# [Extracted text]
+++
Wow - reading this was like reading my journal after a similar event I took part in a few years ago (it used some sort of bell instead of a gong)!
You know how you can see things in other people's experiences you don't see in your own? As I read your diary, it struck me how trained we are to assume any fear response is wrong, and that only "good" can come out of this type of experience if that's what we're seeking. So we brush off the sense of "I should get out of here/something is wrong/everyone is in a panic" and only believe the comforting thoughts. It makes me wonder why/when/how spiritual practice got so tied up in squelching our instincts? There are negative spiritual forces out there, too, and I think God wants us to identify them and flee, but yet we're trained to pretend they're not real?!? YIKES!
Okay, I'll stop rambling now :) THANK YOU for posting this - gives me much to ponder!!!
hmmm i am intrigued! perhaps i will add this to my 101 things in 1000 days list i'm working on! http://www.triplux.com/1001/otherlists.asp glad you had a positive experience. it really sounds like you get a calming result.
oh and i read your comment to dummy about the bluey box I LOVE IT!
oh my gosh this is rather a coincidence! i was reading stephanie klein's blog and saw your comment and so came and read a few of your posts when all of a sudden I found this! just yesterday I took part in a sound bath where the guy played singing bowls and crystals and gongs.
isn't it immense! I so want to do it again it was so insightful.
+++
# [Problem to work on]
According to the blog comments, what was played at the sound bath one commenter attended? The records that follow come from a separate source and are unrelated to the comments above.
+++
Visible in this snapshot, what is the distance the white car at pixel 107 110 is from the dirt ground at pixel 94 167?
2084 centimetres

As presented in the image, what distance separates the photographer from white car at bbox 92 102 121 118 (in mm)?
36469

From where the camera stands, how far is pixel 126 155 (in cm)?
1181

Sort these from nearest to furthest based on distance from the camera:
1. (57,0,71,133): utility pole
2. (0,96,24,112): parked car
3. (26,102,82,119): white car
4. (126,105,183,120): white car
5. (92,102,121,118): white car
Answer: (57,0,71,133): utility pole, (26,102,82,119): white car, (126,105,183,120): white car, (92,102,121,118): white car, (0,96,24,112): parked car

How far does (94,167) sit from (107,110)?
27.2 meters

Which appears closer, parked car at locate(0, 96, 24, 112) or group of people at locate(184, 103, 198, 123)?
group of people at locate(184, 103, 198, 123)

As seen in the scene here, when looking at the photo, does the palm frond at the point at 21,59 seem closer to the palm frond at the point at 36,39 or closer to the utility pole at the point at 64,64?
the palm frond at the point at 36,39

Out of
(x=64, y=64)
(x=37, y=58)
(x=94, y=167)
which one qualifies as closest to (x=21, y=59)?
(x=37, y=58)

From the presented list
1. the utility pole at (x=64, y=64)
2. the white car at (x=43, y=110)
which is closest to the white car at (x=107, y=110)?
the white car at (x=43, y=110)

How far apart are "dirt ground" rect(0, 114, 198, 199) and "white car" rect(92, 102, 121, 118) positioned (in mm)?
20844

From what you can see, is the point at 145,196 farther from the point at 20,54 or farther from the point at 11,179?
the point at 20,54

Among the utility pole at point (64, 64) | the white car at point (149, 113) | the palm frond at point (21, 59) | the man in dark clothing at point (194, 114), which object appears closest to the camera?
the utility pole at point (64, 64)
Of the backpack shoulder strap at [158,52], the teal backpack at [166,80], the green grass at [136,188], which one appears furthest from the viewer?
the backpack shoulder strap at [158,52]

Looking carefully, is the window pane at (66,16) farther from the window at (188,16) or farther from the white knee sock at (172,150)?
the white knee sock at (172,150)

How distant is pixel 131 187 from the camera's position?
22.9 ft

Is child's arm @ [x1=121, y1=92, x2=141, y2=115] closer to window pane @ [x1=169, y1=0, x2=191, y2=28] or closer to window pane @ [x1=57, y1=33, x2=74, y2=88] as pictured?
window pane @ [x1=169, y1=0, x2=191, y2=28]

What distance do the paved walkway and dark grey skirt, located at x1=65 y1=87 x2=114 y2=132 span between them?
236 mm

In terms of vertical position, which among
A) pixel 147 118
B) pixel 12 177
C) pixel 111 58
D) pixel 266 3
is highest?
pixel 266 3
+++
# [Result for this exercise]
Singing bowls, crystals and gongs.